EXTRACTED RECORDS:
────
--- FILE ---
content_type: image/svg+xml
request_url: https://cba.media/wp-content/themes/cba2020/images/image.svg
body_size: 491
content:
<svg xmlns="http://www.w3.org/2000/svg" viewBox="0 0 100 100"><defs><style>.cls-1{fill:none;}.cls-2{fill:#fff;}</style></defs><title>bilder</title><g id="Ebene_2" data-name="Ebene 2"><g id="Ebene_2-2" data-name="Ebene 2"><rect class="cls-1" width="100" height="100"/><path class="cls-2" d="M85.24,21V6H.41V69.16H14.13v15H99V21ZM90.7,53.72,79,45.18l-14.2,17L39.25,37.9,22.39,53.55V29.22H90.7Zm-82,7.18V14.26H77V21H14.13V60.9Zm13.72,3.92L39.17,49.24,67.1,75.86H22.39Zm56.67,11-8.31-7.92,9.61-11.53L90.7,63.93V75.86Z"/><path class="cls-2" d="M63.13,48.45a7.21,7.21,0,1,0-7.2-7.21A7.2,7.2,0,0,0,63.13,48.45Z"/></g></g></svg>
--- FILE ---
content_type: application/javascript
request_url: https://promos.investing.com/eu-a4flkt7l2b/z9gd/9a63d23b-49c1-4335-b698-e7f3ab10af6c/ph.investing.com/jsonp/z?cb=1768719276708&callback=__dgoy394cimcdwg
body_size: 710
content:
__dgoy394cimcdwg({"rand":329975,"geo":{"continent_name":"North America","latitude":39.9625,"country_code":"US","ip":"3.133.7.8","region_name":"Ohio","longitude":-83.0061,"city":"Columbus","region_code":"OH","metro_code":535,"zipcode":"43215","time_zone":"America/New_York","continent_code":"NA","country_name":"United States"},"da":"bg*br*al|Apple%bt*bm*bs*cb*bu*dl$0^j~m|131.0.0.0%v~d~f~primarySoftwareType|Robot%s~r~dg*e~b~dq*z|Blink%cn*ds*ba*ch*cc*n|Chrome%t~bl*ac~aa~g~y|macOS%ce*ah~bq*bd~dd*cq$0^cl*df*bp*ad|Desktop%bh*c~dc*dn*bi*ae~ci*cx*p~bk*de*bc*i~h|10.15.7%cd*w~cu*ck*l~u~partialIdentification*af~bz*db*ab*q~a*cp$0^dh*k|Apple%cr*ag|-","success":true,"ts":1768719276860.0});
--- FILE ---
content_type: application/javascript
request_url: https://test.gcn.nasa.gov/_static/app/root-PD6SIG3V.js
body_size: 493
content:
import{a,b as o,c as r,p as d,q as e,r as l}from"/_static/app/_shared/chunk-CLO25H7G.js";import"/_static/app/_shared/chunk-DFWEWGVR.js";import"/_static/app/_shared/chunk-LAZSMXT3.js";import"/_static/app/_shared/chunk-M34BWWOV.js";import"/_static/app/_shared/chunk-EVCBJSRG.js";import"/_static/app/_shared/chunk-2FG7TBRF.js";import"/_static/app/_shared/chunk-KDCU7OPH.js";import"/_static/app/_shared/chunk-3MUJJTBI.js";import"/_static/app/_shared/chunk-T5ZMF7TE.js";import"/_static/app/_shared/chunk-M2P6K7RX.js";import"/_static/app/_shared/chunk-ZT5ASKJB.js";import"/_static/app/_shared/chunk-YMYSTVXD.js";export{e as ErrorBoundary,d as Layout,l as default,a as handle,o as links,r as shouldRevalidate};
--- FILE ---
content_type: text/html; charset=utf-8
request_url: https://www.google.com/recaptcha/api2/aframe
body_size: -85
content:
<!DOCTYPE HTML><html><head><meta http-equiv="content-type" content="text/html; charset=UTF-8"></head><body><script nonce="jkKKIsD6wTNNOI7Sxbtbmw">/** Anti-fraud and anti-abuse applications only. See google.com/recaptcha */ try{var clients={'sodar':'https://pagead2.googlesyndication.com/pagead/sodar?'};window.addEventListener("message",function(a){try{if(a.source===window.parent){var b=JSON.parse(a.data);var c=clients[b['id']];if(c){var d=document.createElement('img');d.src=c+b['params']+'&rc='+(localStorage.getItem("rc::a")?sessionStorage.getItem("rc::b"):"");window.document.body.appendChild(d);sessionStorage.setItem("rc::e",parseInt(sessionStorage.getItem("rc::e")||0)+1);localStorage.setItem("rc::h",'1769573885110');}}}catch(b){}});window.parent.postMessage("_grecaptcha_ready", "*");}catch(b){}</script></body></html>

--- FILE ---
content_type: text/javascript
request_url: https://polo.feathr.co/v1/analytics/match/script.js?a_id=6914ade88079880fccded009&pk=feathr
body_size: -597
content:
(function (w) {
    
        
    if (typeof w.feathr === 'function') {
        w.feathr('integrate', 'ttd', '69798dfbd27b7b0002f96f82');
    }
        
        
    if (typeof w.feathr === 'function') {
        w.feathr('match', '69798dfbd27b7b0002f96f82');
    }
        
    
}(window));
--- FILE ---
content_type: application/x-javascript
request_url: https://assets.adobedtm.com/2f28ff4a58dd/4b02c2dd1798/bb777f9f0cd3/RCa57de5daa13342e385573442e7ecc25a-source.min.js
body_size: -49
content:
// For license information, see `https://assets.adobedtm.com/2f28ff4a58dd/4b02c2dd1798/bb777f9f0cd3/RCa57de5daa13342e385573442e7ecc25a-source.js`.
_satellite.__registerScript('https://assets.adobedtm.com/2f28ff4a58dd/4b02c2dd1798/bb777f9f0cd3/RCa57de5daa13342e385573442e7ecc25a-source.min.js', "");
────
ACTION ITEM:
Nothing but lines that contain "match" should appear in the answer. Copy each from the records.

EXERCISE OUTPUT:
request_url: https://polo.feathr.co/v1/analytics/match/script.js?a_id=6914ade88079880fccded009&pk=feathr
        w.feathr('match', '69798dfbd27b7b0002f96f82');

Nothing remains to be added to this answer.